Date of Award

Fall 12-2015

Degree Type


Degree Name


Degree Program

Earth and Environmental Sciences


Geology and Geophysics

Major Professor

Dr. William B. Simmons

Second Advisor

Dr. Karen Webber

Third Advisor

Mr. Alexander Falster


This thesis focuses on mineralogy, geochemistry, and origin of eight pegmatites and two spatially associated granites of Late Archean and Paleoproterozoic ages located in Marquette and Dickinson Counties, Michigan. Biotite geochemistry reveals that both granites and all pegmatites are peraluminous and have an orogenic signature.
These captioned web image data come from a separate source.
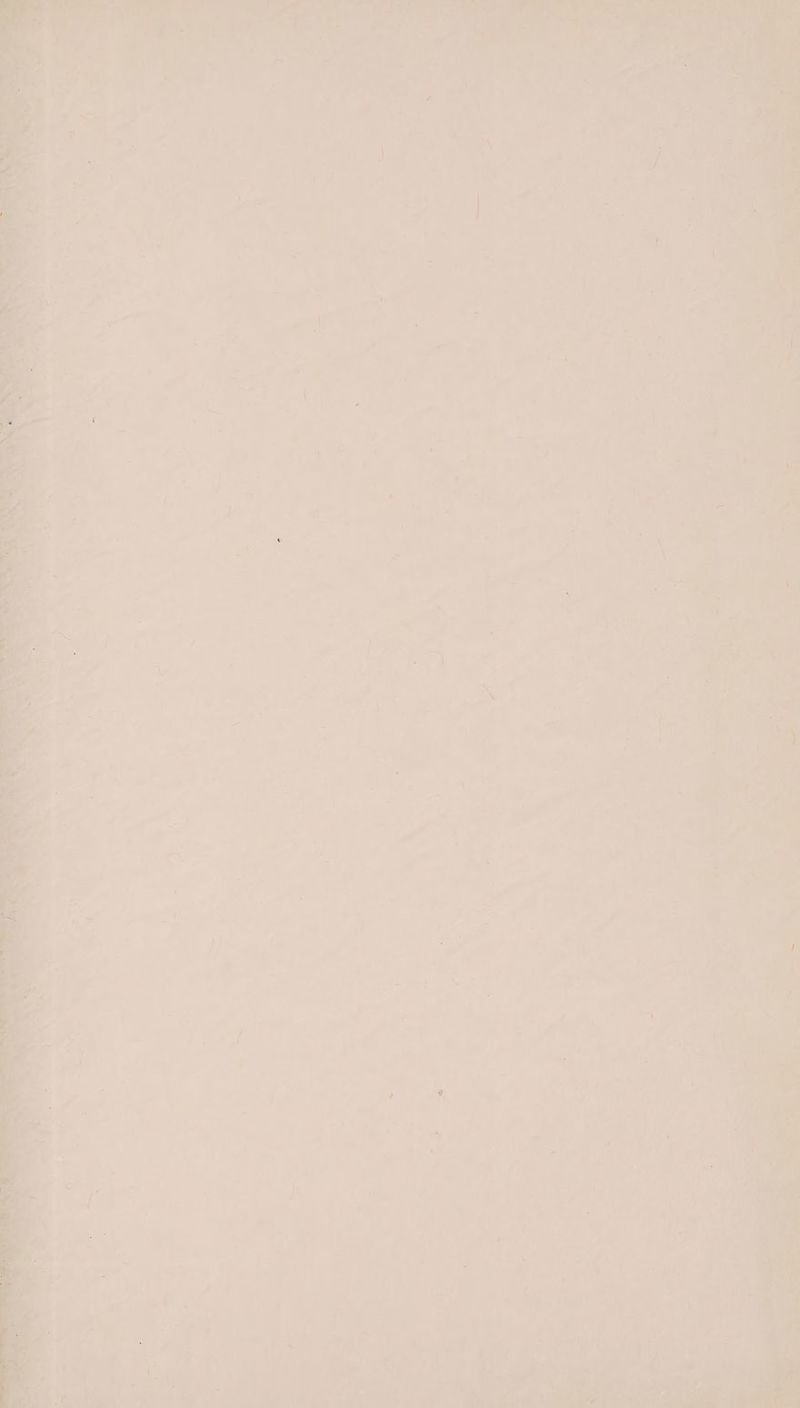 Ir a Sum Ar) 4 se di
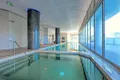 Property photo of 10705/3113 Surfers Paradise Boulevard Surfers Paradise QLD 4217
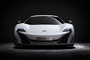 Der 675LT ist 100kg leichter als der 650S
However, bulk composition reveals the Humboldt granite is a peraluminous A-type granite and the Bell Creek granite is a peraluminous mix between I-, S-, and A-type granites. The Republic Mine pegmatite appears to be geochemically similar to the Bell Creek granite and Grizzly pegmatite. The Crockley pegmatite is genetically related to the Humboldt granite. The Groveland Mine, Sturgeon River, and Hwy69 pegmatites appear to be a product of the Peavy Pond Complex being contaminated with the Marquette Range Super Group. Contamination and anatexis have made classification of the granites and pegmatites problematic. The Grizzly should be classified as a primitive LCT-type even though this pegmatite lacks characteristic enrichment associated with LCT pegmatites. Mineralogical geochemistry reveals that the Republic Mine is relatively more primitive than other pegmatites and should be classified as a primitive Mixed-type pegmatite. Groveland Mine has mineralogy and geochemistry not normally associated with NYF-type pegmatites and should be classified as Mixed. The Crockley pegmatite should be classified as NYF-type with a primitive LCT overprint. Dolfin, Hwy69, Sturgeon River, and Black River pegmatites should be classified as Rare Element, REE, NYF-type, although the Black River has slight tantalum enrichment expressed in columbite group minerals.